Тилли предстала перед ним во всей своей красе: коренастая, пухленькая красотка с волосами, явно обесцвеченными перекисью. Несмотря на то что Картрайт подметил в ее глазах нечто неопределенное — беспокойство или волнение, — ему показалось, огромный груз свалился с плеч его коллеги.
— Да не стой ты, как каменный, Билл! — заявила Тилли, глубоко затянувшись. — Неужели ты ни о чем не догадывался? Факты говорят сами за себя!
— Факты, — возразил Картрайт, — в которых я не убежден. Откуда ты знаешь? Она тебе что-нибудь говорила?
— Ш-ш-ш! Нет! Она бы меня убила, узнай она, что я признаюсь тебе в ее чувствах. Но поверь мне, она в тебя влюблена! То есть… если не считать тех моментов, когда она получает письма из дому. Тогда она пытается убедить себя в том, что ненавидит тебя до глубины души.
— Почему? Ее родственники настроены против меня?
— Нет. В том-то и закавыка: они на твоей стороне. Ты ведь с ними знаком, да?
Картрайт удивленно посмотрел на свою собеседницу:
— Насколько мне известно, я в глаза не видел ни одного ее родственника.
— Должно быть, вы встречались где-нибудь в гостях. Ее папаша — священник; уж он бы не стал лгать, верно? — Тилли вздохнула и нахмурилась. — Как бы там ни было, желаю тебе счастья. Моника — славная девочка.
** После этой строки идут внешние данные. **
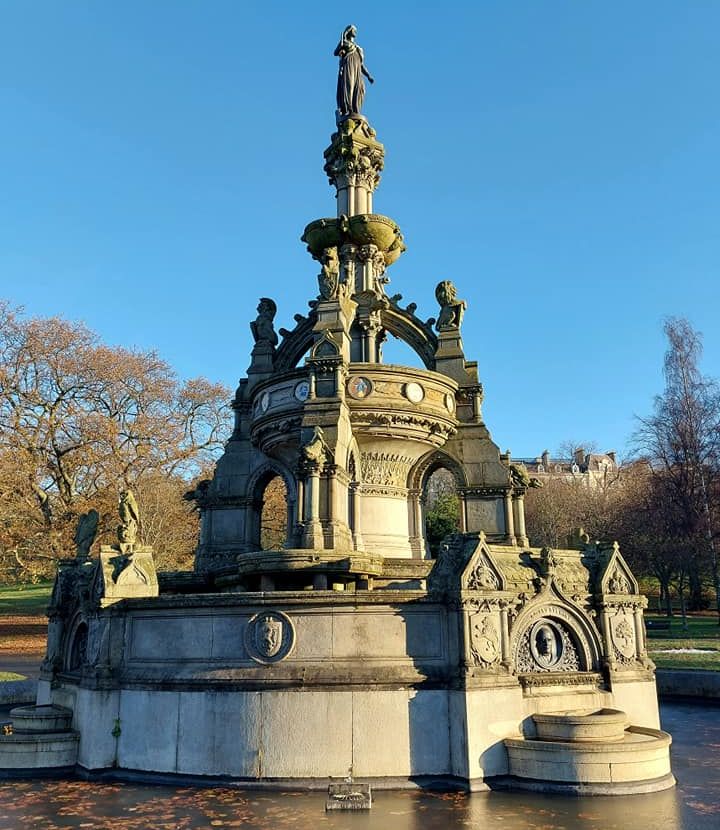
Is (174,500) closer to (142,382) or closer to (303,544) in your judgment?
(142,382)

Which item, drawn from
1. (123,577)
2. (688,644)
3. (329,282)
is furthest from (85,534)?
(688,644)

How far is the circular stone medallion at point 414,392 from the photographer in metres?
17.1

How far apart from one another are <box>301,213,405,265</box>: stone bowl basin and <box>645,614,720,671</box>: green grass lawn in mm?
14824

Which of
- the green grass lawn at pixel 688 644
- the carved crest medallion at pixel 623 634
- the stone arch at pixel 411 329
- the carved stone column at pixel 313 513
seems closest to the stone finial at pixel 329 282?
the stone arch at pixel 411 329

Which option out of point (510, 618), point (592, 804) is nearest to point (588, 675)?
point (510, 618)

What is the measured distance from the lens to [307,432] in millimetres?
15766

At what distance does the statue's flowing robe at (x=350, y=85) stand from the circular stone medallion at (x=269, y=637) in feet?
59.2

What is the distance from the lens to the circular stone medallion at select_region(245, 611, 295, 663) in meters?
10.5

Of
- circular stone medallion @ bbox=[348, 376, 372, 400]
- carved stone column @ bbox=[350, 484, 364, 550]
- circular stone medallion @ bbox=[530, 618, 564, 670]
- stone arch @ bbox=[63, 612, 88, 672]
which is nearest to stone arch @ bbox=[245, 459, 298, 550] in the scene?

Я таких называю «новенькая»: сладкий голосок, большие глаза и трогательная нерешительность во всем. Будь я мужчиной, я бы в нее влюбилась.
Картрайт сел, зажав трубку между зубами. Он поставил локти на стол и взъерошил волосы на висках. Собственно говоря (в философическом смысле слова), он был просто смущен; в подобных случаях практичные тетушки настоятельно рекомендуют крепкий мясной бульон. В другое время он бы сам изумился своей откровенности.